The case: 303 Creative v. Aubrey Elenis, the Colorado attorney general. This case was initiated by the Alliance Defending Freedom, a legal group which has focused largely on anti-LGBTQ projects. In this case, ADF sought to restage an earlier case that fell short —Masterpiece Cakeshop v. Colorado—where the group won only a procedural victory. In this case, ADF has asked a web designer to press a pre-emptive case against the state public accommodations law protecting LGBTQ people, saying that —if she did offer wedding page services, she would not want to offer them to same-sex couples because of her religious beliefs.

The appellant: Graphic artist Lorie Smith was recruited by the Alliance Defending Freedom to file this lawsuit even though no same-sex couple had yet come to her seeking a design for their wedding plans. In fact, Smith had not yet even offered to provide wedding site designs for any potential customers. Although Smith said she has had LGBT clients, she said she could not do wedding site designs for same-sex couples because of her belief that the bible prohibits same-sex marriage.

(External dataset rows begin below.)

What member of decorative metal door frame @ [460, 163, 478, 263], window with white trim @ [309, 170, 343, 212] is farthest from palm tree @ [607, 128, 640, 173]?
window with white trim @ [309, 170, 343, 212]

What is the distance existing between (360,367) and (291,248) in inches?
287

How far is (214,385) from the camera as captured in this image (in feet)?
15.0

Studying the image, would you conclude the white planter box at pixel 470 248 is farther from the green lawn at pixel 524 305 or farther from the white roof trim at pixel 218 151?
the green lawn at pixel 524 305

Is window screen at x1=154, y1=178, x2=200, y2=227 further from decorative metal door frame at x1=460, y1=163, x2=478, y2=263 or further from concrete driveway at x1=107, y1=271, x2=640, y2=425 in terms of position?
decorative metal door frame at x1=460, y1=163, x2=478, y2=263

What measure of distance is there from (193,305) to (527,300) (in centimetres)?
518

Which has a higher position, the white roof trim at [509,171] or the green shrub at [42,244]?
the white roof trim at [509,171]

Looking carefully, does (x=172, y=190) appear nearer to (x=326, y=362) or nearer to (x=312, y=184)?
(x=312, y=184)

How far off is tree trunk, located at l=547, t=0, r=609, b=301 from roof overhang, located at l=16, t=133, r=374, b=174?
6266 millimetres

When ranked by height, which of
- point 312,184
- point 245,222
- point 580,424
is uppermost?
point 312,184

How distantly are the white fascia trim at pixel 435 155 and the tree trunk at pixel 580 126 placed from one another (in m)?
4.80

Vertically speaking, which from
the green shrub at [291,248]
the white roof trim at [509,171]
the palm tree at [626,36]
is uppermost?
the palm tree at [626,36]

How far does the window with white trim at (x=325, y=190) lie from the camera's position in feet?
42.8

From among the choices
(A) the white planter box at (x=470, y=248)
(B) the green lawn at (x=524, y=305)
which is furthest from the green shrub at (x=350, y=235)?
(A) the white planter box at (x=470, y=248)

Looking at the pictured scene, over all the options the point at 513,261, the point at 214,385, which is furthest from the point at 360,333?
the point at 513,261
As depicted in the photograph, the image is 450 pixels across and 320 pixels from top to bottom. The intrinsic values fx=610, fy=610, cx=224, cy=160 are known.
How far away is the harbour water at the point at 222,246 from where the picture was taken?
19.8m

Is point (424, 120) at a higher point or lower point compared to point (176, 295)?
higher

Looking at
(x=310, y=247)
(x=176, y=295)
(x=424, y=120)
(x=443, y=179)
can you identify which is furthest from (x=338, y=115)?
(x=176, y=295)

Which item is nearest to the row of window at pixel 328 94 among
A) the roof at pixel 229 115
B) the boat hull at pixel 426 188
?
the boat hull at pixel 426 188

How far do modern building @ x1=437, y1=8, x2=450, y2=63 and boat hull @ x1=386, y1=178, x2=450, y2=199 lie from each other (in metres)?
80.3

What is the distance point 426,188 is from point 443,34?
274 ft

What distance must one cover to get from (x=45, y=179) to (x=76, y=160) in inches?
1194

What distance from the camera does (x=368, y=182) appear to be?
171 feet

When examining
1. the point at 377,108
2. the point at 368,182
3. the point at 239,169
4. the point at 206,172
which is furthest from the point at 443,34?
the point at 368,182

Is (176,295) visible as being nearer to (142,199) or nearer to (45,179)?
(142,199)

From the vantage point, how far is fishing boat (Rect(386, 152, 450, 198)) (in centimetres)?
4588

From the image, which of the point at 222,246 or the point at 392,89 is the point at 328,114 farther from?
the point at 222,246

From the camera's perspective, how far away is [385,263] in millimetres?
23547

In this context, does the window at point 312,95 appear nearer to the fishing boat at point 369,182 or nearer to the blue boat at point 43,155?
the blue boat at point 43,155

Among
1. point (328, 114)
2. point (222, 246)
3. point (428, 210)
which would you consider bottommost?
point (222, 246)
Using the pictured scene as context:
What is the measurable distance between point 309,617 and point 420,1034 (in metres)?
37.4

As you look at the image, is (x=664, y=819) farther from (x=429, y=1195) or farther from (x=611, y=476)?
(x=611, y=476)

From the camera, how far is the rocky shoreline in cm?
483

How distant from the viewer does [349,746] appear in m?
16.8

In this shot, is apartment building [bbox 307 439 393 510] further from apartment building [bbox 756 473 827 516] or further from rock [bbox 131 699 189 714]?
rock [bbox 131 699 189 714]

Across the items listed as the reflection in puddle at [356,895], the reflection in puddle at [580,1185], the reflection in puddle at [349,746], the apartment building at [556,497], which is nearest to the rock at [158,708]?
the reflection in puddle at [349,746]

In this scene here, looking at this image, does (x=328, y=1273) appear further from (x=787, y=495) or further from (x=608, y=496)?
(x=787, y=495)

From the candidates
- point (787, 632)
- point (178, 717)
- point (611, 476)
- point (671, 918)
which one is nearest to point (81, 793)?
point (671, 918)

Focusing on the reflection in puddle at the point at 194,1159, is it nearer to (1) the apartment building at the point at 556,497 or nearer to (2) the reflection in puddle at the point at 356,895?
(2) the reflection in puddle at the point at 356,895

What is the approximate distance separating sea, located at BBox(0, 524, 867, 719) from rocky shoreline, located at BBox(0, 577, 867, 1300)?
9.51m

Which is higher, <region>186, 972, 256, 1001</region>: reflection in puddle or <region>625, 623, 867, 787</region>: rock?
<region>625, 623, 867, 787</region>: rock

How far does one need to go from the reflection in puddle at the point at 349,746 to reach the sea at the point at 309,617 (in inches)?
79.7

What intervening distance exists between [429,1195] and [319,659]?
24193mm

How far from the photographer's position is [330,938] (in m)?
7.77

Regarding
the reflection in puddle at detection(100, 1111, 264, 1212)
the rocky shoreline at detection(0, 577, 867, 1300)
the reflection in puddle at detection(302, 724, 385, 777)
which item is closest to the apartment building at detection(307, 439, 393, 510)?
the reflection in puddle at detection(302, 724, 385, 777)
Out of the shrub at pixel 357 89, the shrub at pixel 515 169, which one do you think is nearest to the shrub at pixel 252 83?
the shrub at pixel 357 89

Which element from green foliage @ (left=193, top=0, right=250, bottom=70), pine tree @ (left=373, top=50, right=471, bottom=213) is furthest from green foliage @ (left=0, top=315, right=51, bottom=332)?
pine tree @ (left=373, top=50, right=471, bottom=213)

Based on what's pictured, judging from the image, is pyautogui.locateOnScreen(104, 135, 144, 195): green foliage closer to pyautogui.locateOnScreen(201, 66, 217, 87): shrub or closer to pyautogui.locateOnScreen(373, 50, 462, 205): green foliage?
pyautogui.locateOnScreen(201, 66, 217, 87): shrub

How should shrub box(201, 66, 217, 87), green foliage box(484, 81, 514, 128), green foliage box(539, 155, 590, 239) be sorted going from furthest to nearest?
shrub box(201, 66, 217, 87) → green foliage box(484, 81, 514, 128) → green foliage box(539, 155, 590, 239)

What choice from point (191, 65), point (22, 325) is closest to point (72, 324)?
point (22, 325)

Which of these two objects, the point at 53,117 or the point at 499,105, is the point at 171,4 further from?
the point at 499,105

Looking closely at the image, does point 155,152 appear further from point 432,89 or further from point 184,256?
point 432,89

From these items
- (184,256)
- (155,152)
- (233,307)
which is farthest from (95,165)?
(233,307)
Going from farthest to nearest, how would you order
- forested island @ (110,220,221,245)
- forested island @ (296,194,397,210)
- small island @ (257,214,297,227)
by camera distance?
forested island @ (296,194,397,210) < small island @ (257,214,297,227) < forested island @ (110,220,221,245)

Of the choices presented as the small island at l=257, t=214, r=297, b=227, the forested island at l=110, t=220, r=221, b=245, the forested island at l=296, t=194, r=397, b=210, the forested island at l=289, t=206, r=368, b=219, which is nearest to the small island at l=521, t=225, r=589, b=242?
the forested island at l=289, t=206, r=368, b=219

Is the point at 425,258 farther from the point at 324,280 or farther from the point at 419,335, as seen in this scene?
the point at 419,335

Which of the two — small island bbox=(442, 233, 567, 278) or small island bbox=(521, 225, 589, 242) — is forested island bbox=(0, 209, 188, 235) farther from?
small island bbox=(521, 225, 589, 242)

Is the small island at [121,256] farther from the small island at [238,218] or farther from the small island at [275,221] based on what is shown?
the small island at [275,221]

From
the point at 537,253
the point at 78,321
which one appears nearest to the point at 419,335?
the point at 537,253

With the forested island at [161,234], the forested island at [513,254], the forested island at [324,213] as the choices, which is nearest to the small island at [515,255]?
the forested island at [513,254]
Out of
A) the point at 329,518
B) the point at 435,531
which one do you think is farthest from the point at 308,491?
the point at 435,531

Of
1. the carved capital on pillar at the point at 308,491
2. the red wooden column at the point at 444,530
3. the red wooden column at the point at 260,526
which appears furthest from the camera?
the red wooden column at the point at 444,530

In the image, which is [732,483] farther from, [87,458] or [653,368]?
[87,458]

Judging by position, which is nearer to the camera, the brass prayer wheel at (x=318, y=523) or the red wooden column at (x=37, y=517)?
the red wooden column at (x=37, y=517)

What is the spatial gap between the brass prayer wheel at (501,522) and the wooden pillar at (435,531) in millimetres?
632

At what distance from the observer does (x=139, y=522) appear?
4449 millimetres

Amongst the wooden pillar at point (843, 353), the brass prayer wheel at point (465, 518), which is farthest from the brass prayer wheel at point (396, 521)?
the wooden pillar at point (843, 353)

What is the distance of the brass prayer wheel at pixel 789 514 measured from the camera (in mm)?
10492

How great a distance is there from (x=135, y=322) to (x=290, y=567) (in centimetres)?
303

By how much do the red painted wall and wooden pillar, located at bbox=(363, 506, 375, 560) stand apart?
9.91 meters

The respondent: The state of Colorado, and its Attorney General Aubrey Elenis, are defending the state law prohibiting, in public accommodations, discrimination based on "disability, race, creed, color, sex, sexual orientation, marital status, national origin, or ancestry."

Previous rulings: Both a U.S. District Court and the 10th Circuit U.S. Court of Appeals upheld the Colorado Anti-Discrimination Act (CADA) in this challenge. The 10th Circuit ruled CADA to be a "neutral law of general applicability" and said it is neither unconstitutionally vague nor overbroad and did not violate the free speech or free exercise rights of the plaintiff.

The question at the Supreme Court: The Supreme Court has dramatically reframed the question posed by attorneys for the web designer. ADF attorneys asked: "Whether applying a public accommodation law to compel an artist to speak or stay silent, contrary to the artist's sincerely held religious beliefs, violates the Free Speech or Free Exercise Clauses of the First Amendment." The Supreme Court, in accepting the ADF appeal, posed much larger question, one that does not require a religious objection but any objection: "Whether applying a public accommodation law to compel an artist to speak or stay silent violates the Free Speech Clause of the First Amendment."

"The court framed the question to presuppose that designing a website for money in a business open to the general public is 'artistic expression' rather than an ordinary commercial service," explained Shannon Minter, legal director for the National Center for Lesbian Rights. "That is a radical departure from existing law. It's one thing for the court to change the law. It's another for the court to do so surreptitiously by framing the question in such a highly loaded and novel way."

Arguing for web designer: Kristen Waggoner, head of the Alliance Defending Freedom.

Arguing for Colorado's anti-discrimination law: Colorado Solicitor General Eric Olson and U.S. Deputy Solicitor General Brian Fletcher.

How to take in the argument: Interested parties can attempt to go in person, read a transcript of the argument, or listen to an audio recording. Written transcripts and audio recordings of the argument are available on the court's website either 90 minutes after the argument or soon thereafter.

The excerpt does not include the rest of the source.